◆ Given request:
Report how many lines in the listing below contain the word "muddy", counting only matches with the same capitalization, and give nothing but the number.
------ Data provided
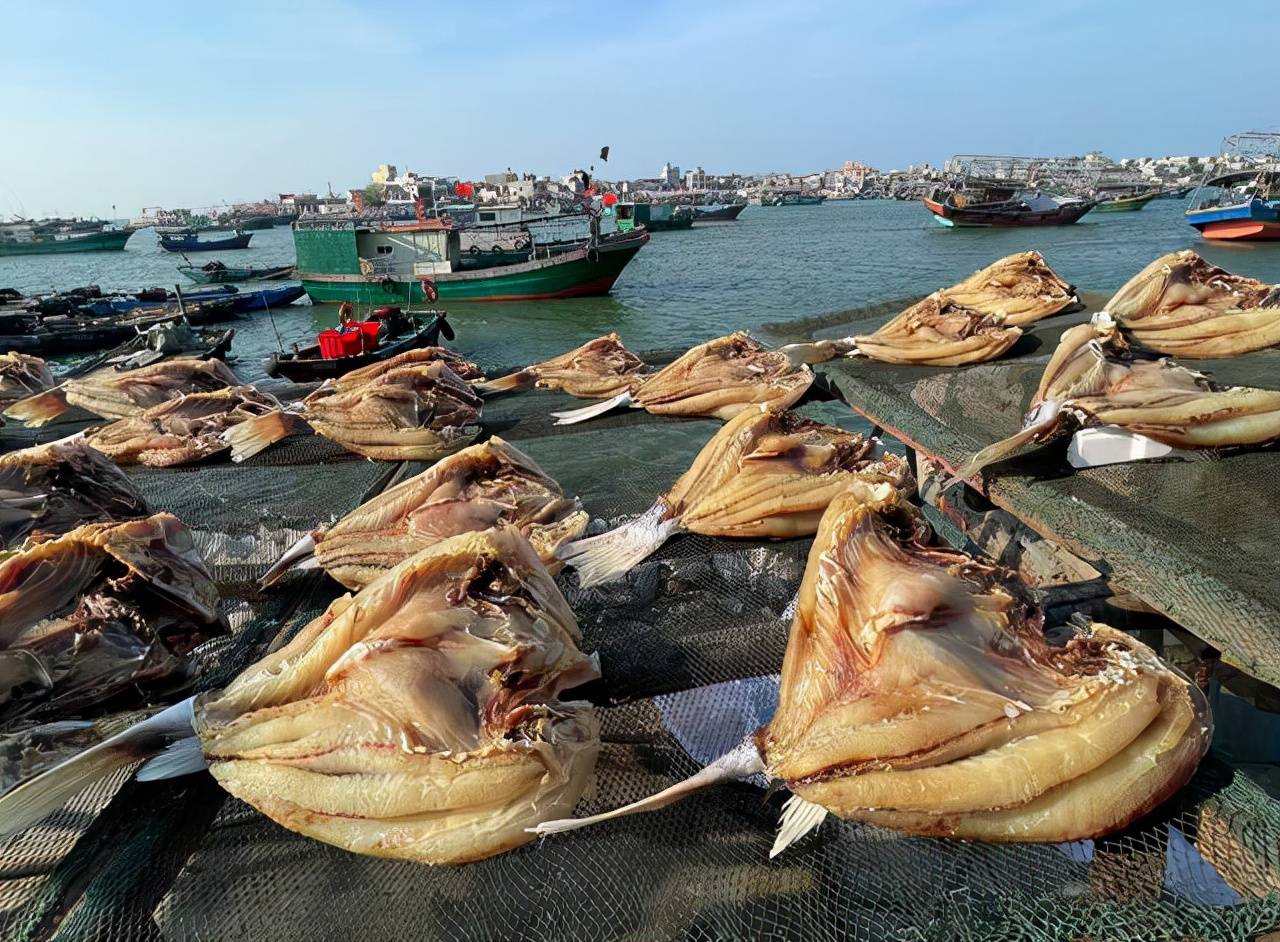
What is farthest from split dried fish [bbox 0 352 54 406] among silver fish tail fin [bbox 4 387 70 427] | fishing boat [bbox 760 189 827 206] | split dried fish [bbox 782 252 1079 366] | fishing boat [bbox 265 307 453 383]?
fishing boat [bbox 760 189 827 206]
------------
------ Data provided
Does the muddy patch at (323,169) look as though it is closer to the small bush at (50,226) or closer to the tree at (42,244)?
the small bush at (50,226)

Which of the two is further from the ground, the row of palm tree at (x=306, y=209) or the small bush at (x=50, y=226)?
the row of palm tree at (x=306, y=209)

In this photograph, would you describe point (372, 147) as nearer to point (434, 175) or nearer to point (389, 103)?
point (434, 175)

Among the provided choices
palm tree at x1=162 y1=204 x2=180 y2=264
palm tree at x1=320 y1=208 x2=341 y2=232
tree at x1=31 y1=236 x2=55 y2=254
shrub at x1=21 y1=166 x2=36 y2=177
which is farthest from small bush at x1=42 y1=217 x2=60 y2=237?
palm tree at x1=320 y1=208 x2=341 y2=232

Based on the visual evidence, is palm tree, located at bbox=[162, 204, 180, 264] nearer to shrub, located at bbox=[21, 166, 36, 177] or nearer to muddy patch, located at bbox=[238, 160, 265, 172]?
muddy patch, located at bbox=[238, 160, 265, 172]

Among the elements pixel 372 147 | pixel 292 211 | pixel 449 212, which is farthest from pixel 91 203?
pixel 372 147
------------
◆ Solution:
3